Stability of nonspinning effective-one-body model in approximating two-body dynamics and gravitational-wave emission

The detection of gravitational waves and the extraction of physical information from them requires the prediction of accurate waveforms to be used in template banks. For that purpose, the accuracy of effective-one-body (EOB) waveforms has been improved over the last years by calibrating them to numerical-relativity (NR) waveforms. So far, the calibration has employed a handful of NR waveforms with a total length of $\sim 30$ cycles, the length being limited by the computational cost of NR simulations. Here, we address the outstanding problem of the stability of the EOB calibration with respect to the length of NR waveforms.

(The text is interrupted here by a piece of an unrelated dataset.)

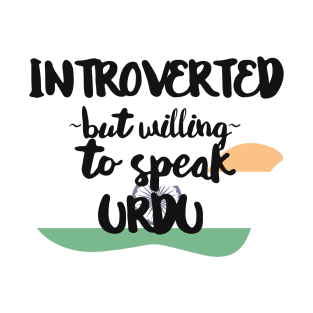 Introverted But Willing to Speak Urdu T-Shirt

Performing calibration studies against NR waveforms of nonspinning black-hole binaries with mass ratios 1, 1.5, 5 and 8, and with a total length of $\sim 60$ cycles, we find that EOB waveforms calibrated against either 30 or 60 cycles will be indistinguishable by the advanced detectors Laser Interferometric Gravitational-wave Observatory (LIGO) and Virgo when the signal-to-noise ratio (SNR) is below 110. When extrapolating to a very large number of cycles, using very conservative assumptions, we can conclude that state-of-the-art nonspinning EOB waveforms of any length are sufficiently accurate for parameter estimation with advanced detectors when the SNR is below 20, the mass ratio is below 5 and the total mass is above $20M_{\odot }$. The results are not conclusive for the entire parameter space because of current NR errors.

Figure 1

Contours of the global phase difference $\mathrm{\Delta }{\varphi }_g$ between nonspinning NR waveforms of $N$ GW cycles and EOB waveforms with adjustable parameters $\{A^{(1)},A^{(2)}\}$. The three panels show results for mass ratios $q=1$, 5 and 8 (from left to right). The shaded regions, from inside out, are 0.1, 0.2 and 0.5 radian contours for comparisons with $N_{\max }$ cycles of NR waveforms. The solid, dashed and dotted lines are the same contours for comparisons with 30 cycles of NR waveforms. The connected black dots are the calibrated points $\{{\overline{A}}_N^{(1)}(q),{\overline{A}}_N^{(2)}(q)\}$ for $N$ values changing from 30 to $N_{\max }$. The inset zooms around these points. The NR error box of the calibrated point $\{{\overline{A}}_{N_{\max }}^{(1)}(q),{\overline{A}}_{N_{\max }}^{(2)}(q)\}$ is shown with the dashed ellipse.

Figure 2

$||dh||/||h||$ minimized over time and the phase of coalescence as a function of the hybrid matching frequency ${\omega }_m$ for EOB+NR hybrids where EOB waveforms are generated with the calibrated points $\{{\overline{A}}_{30}^{(1)}(q),{\overline{A}}_{30}^{(2)}(q)\}$ and $\{{\overline{A}}_{N_{\max }}^{(1)}(q),{\overline{A}}_{N_{\max }}^{(2)}(q)\}$. We also show the same quantity for PN+NR hybrids using TaylorT1 and TaylorT4 approximants. The bigger symbol in each data set marks the matching frequency where the hybrid is built using 30 cycles of NR waveforms. The horizontal lines mark the effective signal-to-noise ratios (SNR)s 10, 25 and 100, below which the difference between waveforms cannot be distinguished by advanced LIGO detectors.

Figure 3

$||dh||/||h||$ between EOB waveforms generated with the calibrated points $\{{\overline{A}}_{30}^{(1)}(q),{\overline{A}}_{30}^{(2)}(q)\}$ and $\{{\overline{A}}_N^{(1)}(q),{\overline{A}}_N^{(2)}(q)\}$ as a function of the number of NR cycles $N$. We minimize $||dh||/||h||$ over time and phase of coalescence and use 30 cycles of NR waveforms in the $\mathrm{EOB}+\mathrm{NR}$ hybrids. The horizontal lines mark the effective SNR 100 and 200, below which the difference between waveforms cannot be distinguished by advanced LIGO detectors.